What is the most effective approved drug for ATTR-CM right now?
Based on available trial data, acoramidis (Attruby) showed the strongest results among approved therapies, with a 42% reduction in mortality and cardiovascular hospitalizations at 30 months in the ATTRibute-CM trial. However, no head-to-head trials comparing it directly to tafamidis or vutrisiran have been published, so “most effective” depends partly on the individual patient’s situation and disease subtype.
Can ATTR amyloidosis affect the brain or cause dementia?
ATTR amyloidosis primarily affects the heart and peripheral nerves, but it frequently occurs in older adults who may also have age-related cognitive decline or dementia from other causes. The hereditary form can cause peripheral neuropathy, and the cardiac symptoms of ATTR-CM — fatigue, reduced exercise tolerance, and fluid overload — can worsen cognitive function and complicate dementia care.
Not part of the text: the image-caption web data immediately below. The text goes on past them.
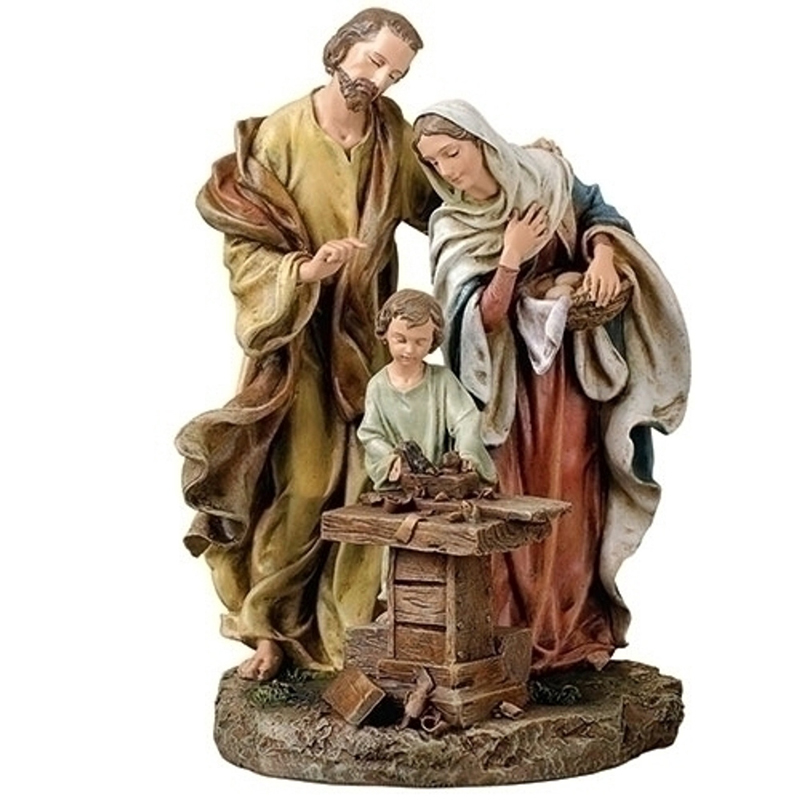 OEM resin holy family statue with child baby Jesus Mary Joseph standing figurines Catholic religious nativity set statue crafts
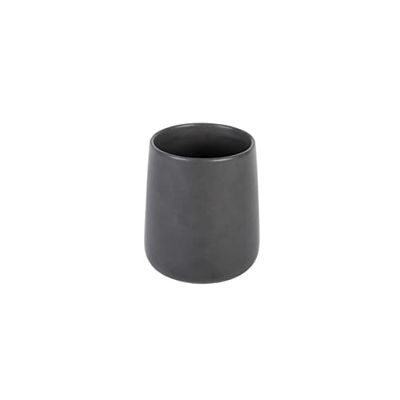 axentia Tasse à Dents, Dolomite, Noir, 10 cm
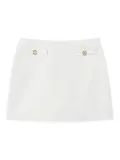 TWINSET linen-blend skirt - White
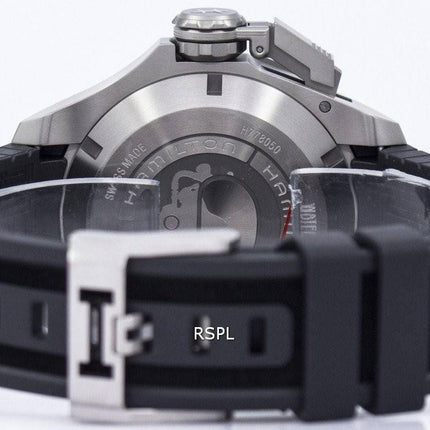 Montre Hamilton Khaki Frogman marine automatique H77805335 masculin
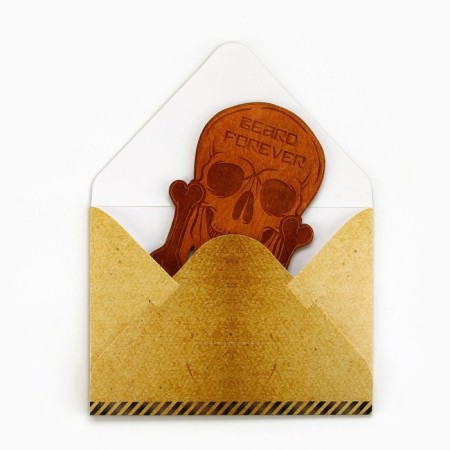 A comb for a beard in the “Skull” envelope 7.3 x 9.7 cm-6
Is there a cure for ATTR amyloidosis?
No approved cure exists yet. Current treatments slow disease progression by stabilizing the TTR protein or reducing its production. The CRISPR gene editing therapy nex-z is the closest candidate for a potential cure, as it permanently edits the TTR gene with a single infusion, but it remains in Phase 3 trials with completion expected in 2028.
How is ATTR-CM diagnosed?
Diagnosis typically involves a combination of cardiac imaging, nuclear scintigraphy (a specific bone tracer scan that can detect TTR deposits in the heart without a biopsy in many cases), and genetic testing to distinguish hereditary from wild-type forms. The disease is widely underdiagnosed because its symptoms overlap with more common causes of heart failure.
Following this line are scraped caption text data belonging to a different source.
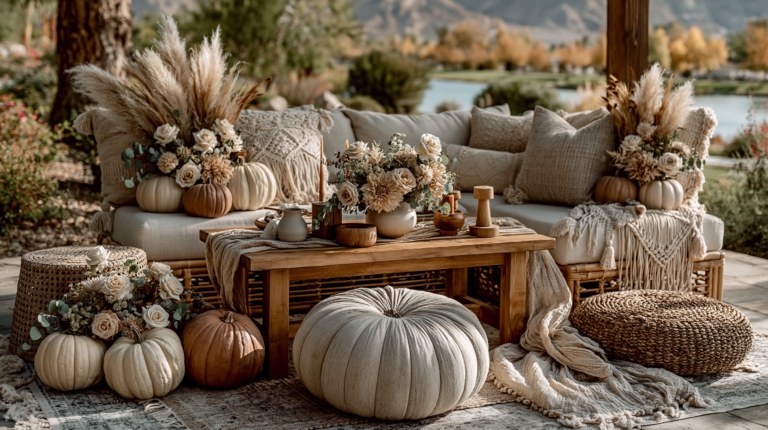 Boho Pumpkin Baby Shower Ideas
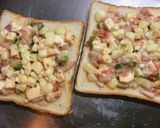 A picture of step 8 of Paneer Open Sandwich.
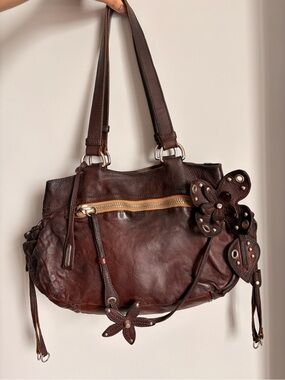 Miu Miu Archive 2006 Leather Flower Pocket Bag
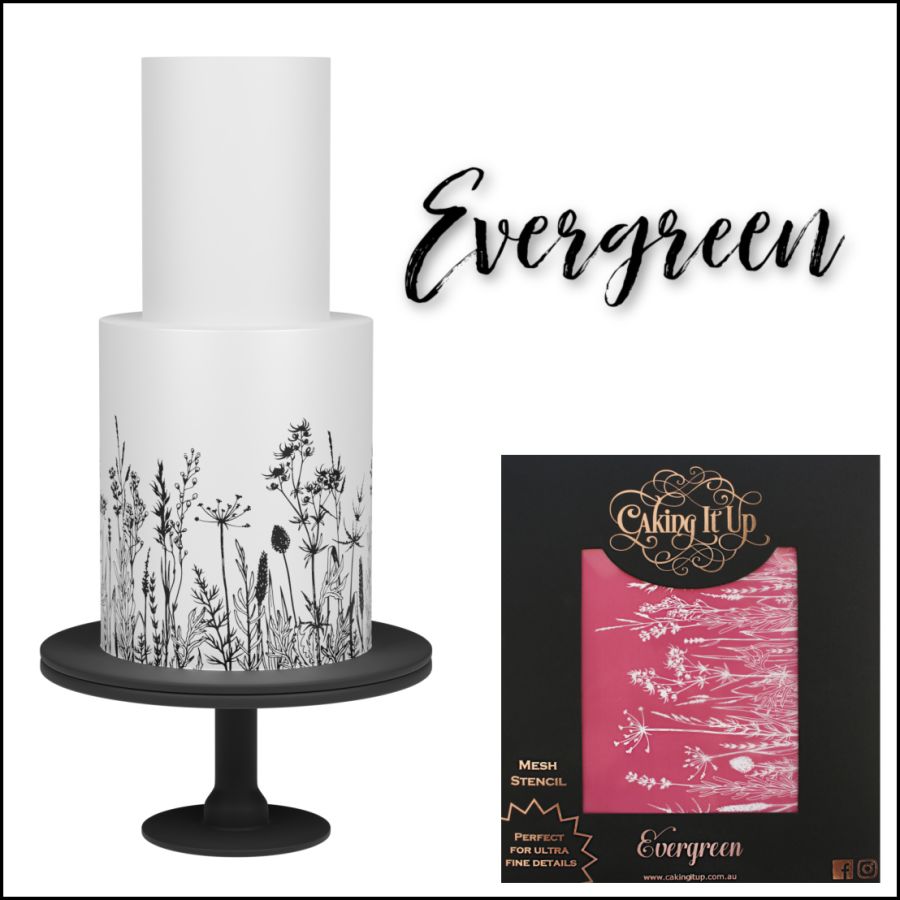 EVERGREEN MESH STENCIL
Are these new drugs covered by insurance?
Coverage varies by payer and country. Tafamidis, the longest-approved option, has the broadest coverage but is expensive, with list prices exceeding $200,000 per year in the United States. Acoramidis and vutrisiran face similar pricing challenges. Patient assistance programs exist through most manufacturers, and specialty pharmacies can help navigate access.